• _Texto de estudo_
- - -

Moscou, Rússia, 30/6/2014 – Ativistas em Moscou protestaram contra a “tortura” aplicada pela justiça penal aos consumidores de drogas na Rússia, por ocasião do Dia Internacional da Luta Contra o Uso Indevido e o Tráfico de Drogas, celebrado no dia 26. Nadezhda Tolokonnikova e Maria Alyokhina, duas das integrantes do grupo de punk rock Pussy Riot, que em 2012 foram condenadas a dois anos de prisão por realizarem um protesto artístico em uma catedral de Moscou, criticaram na capital russa o tratamento “cruel e desumano” que o país dá aos consumidores de drogas.

Junto aos manifestantes em mais de 80 cidades de todo o mundo, que durante a jornada de luta pediram reformas na política antidrogas, as duas artistas se expressaram contra as torturas e os golpes que os consumidores recebem da polícia e dos carcereiros da Rússia, entre outros abusos. As autoridades consideram que a prisão é uma “cura para a dependência de drogas”, afirmaram.

Os consumidores “são párias, são desprezados, odiados, acusados por todos os problemas e punidos. Como a xenofobia e a homofobia, a narcofobia se converteu em um manto protetor para as autoridades”, afirmaram as integrantes do Pussy Riot.

- - -

• _Dados fornecidos_
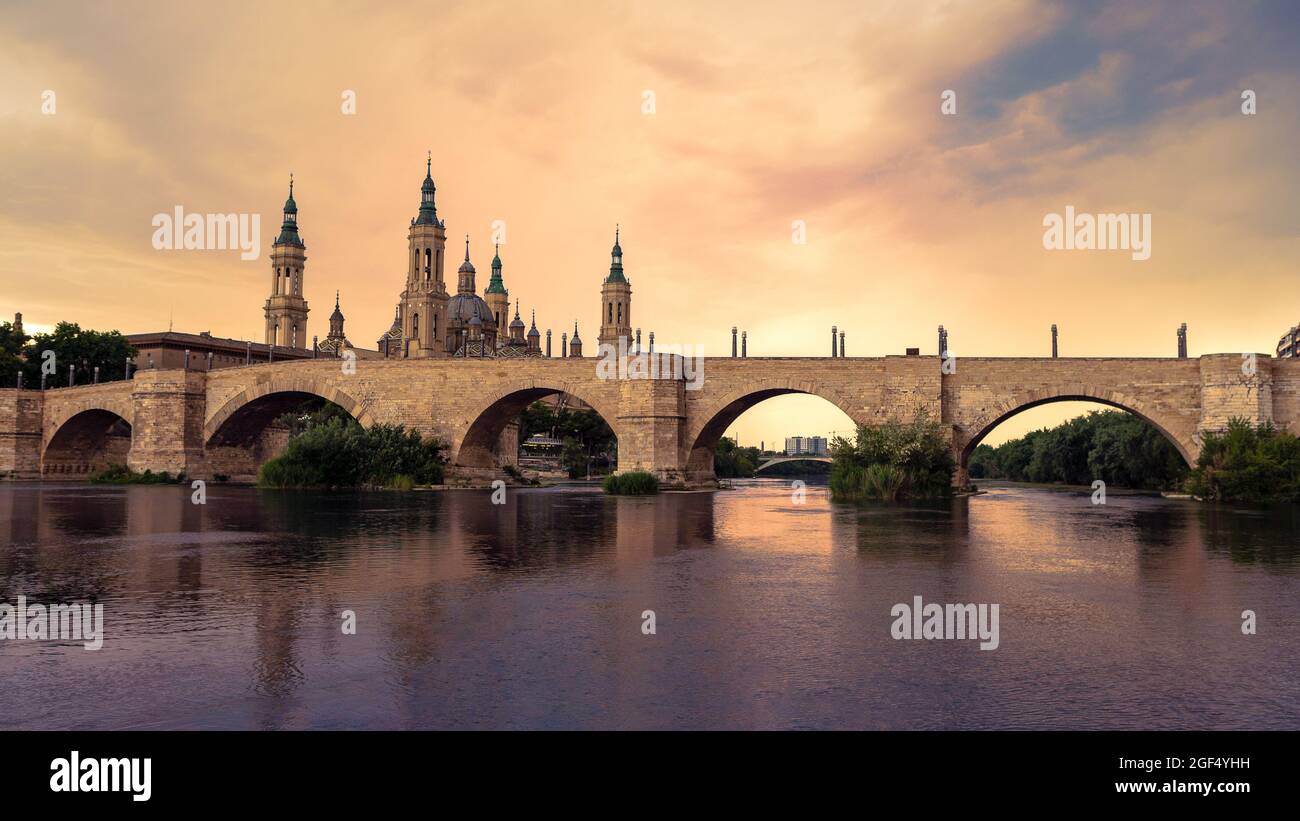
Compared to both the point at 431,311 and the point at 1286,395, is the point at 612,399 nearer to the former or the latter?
the point at 1286,395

- - -

• _O que fazer_
Retome o texto sobre o protesto em Moscou contra o tratamento dado aos consumidores de drogas na Rússia e continue-o a partir da última frase. O material fornecido não é necessário.

• _Resposta esperada_
Para ambas, “com a criação de uma imagem do inimigo, o sub-humano, o zumbi, e reforçando essa imagem na consciência pública, se justifica o tratamento desumano das pessoas dependentes de drogas em nosso país”. Elas acrescentaram que “a política contra as drogas na Rússia se baseia na tortura. Humilhação e a violação da dignidade humana é o que sofrem os dependentes em todas as partes, nos hospitais, nas prisões e em outras instituições do Estado”.

A Rússia aplica uma legislação repressiva contra as drogas, que inclui longas penas de prisão por posse ainda que de pequenas quantidades de narcóticos. As estatísticas oficiais indicam que um em cada seis detentos no país é consumidor de drogas e, segundo outras pesquisas, cerca de 30% dos usuários foram detidos em algum momento desde que começaram a consumi-las.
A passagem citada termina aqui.